■ WHAT YOU NEED TO DO ■
Copy out each line below in which the string "into" appears.

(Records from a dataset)
⟨

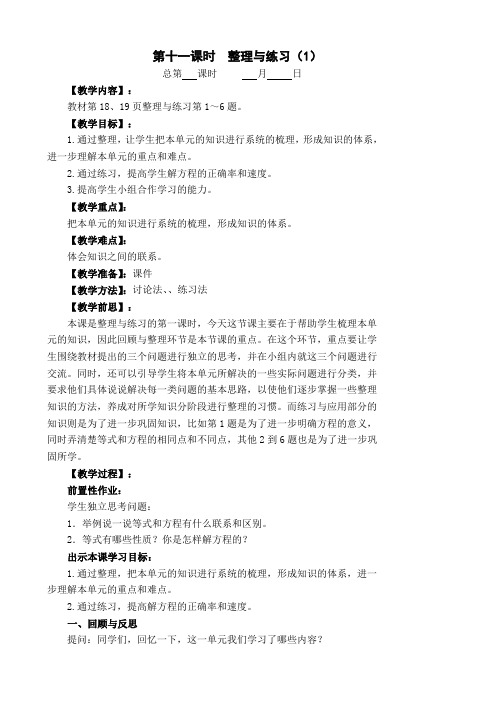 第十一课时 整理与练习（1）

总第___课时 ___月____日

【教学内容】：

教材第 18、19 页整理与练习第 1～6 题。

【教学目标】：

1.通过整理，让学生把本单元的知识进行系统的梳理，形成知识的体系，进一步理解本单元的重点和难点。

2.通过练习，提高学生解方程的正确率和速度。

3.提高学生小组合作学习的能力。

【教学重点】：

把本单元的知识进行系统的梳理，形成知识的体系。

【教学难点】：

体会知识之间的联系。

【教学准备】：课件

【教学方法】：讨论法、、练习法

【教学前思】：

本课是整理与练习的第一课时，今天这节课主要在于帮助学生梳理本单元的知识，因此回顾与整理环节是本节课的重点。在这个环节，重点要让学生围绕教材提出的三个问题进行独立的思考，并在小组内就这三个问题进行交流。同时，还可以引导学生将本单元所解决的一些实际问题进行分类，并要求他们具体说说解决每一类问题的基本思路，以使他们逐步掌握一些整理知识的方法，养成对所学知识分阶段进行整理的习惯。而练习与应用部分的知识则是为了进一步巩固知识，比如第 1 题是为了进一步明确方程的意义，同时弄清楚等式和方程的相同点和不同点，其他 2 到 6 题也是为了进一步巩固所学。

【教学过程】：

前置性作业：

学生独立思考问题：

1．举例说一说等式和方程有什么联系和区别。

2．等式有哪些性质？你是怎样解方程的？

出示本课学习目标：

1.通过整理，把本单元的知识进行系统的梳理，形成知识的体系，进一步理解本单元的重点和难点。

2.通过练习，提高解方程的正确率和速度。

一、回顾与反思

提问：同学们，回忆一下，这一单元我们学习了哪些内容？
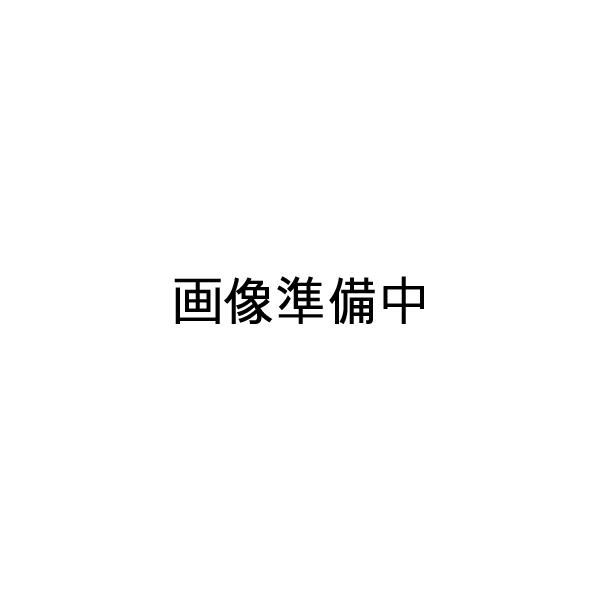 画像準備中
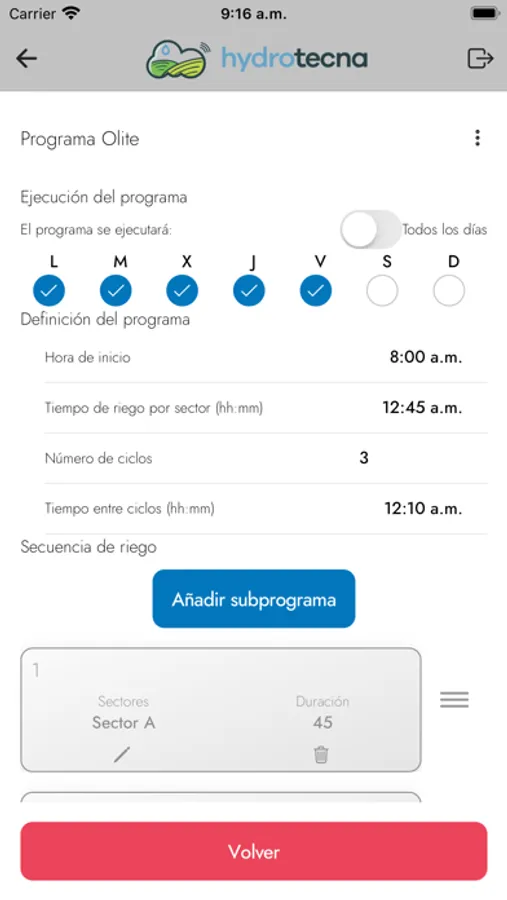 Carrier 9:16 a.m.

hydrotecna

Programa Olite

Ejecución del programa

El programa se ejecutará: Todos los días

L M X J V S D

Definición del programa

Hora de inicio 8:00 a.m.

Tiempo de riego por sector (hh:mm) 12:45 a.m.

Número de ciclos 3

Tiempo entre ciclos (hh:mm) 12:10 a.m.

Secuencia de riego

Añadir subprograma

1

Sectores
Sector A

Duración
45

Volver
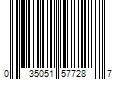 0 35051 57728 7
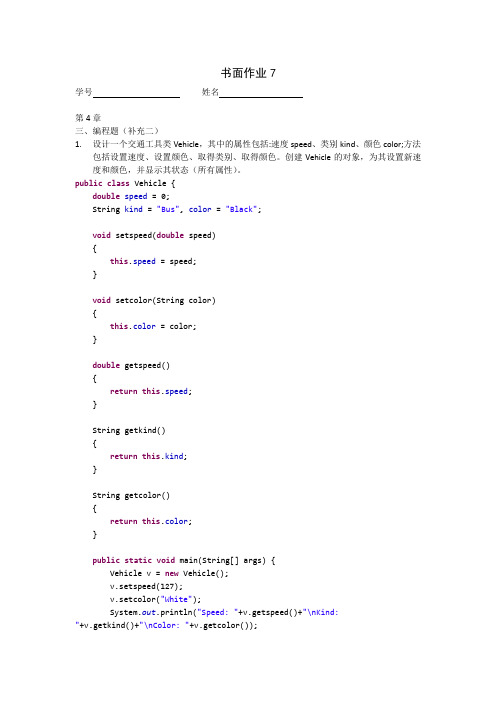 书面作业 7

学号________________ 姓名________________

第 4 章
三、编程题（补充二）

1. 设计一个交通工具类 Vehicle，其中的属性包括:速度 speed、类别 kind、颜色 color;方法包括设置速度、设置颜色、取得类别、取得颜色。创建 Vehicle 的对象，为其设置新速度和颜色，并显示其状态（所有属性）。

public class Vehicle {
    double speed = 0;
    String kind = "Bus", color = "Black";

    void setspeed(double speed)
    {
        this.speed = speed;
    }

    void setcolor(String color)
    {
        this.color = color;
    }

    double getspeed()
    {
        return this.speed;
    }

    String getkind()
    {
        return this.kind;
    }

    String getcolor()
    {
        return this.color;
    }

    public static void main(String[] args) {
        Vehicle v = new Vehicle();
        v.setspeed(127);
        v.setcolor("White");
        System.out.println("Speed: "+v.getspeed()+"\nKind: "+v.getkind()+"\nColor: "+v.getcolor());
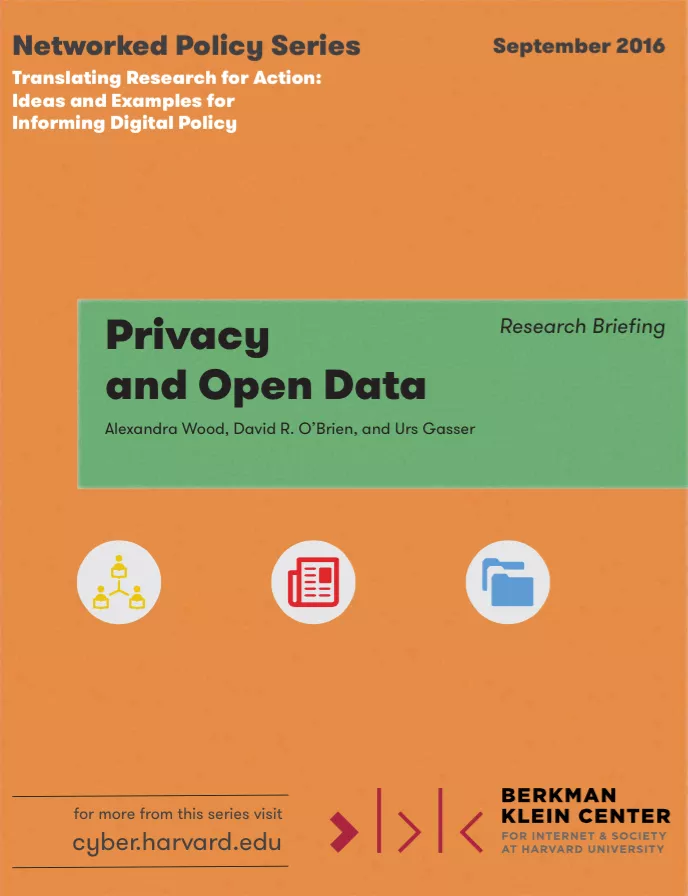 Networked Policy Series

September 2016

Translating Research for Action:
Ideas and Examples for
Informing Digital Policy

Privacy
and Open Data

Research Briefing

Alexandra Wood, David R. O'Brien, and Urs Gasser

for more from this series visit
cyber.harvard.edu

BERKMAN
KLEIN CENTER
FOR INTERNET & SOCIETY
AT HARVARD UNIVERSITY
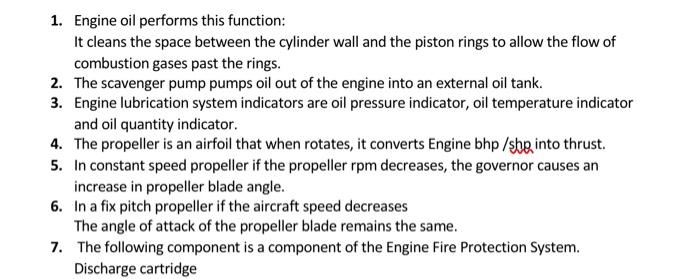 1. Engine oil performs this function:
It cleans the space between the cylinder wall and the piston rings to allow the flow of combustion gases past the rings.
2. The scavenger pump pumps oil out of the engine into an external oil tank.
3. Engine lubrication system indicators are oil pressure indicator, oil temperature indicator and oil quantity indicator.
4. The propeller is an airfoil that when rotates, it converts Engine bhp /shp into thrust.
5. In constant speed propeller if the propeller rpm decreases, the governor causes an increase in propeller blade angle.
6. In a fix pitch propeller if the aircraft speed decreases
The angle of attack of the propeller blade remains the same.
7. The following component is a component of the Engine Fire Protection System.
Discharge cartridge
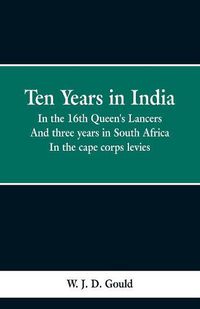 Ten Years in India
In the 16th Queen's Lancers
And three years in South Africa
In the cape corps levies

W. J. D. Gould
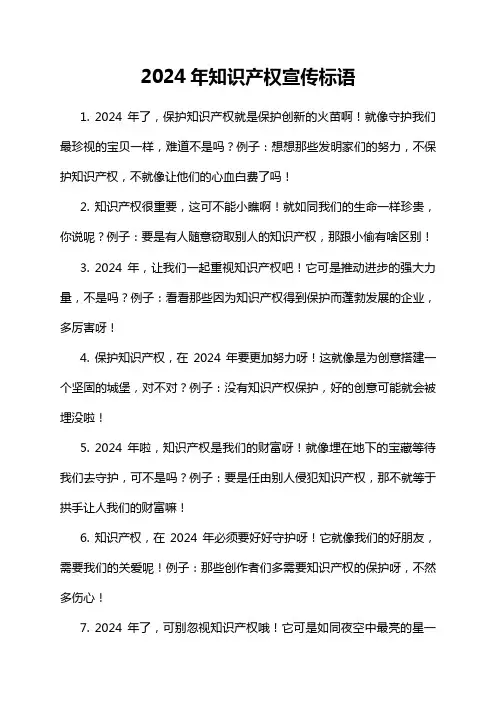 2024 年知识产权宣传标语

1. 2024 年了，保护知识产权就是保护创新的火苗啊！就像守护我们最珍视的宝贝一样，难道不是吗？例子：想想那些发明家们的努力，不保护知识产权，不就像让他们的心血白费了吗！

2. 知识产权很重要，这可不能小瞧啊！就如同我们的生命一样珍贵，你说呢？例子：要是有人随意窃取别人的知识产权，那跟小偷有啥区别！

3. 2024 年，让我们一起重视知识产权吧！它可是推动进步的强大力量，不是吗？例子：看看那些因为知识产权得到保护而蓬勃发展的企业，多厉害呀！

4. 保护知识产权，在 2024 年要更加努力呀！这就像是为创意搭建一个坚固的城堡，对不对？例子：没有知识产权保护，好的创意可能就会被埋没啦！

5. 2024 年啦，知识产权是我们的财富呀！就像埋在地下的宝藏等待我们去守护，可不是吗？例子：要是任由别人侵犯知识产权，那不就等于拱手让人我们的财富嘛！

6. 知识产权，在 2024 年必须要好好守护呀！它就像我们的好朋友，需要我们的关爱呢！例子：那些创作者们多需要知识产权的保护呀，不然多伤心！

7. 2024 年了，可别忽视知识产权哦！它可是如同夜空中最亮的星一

⟩

■ REPLY TO THE TASK ■
2. The scavenger pump pumps oil out of the engine into an external oil tank.
4. The propeller is an airfoil that when rotates, it converts Engine bhp /shp into thrust.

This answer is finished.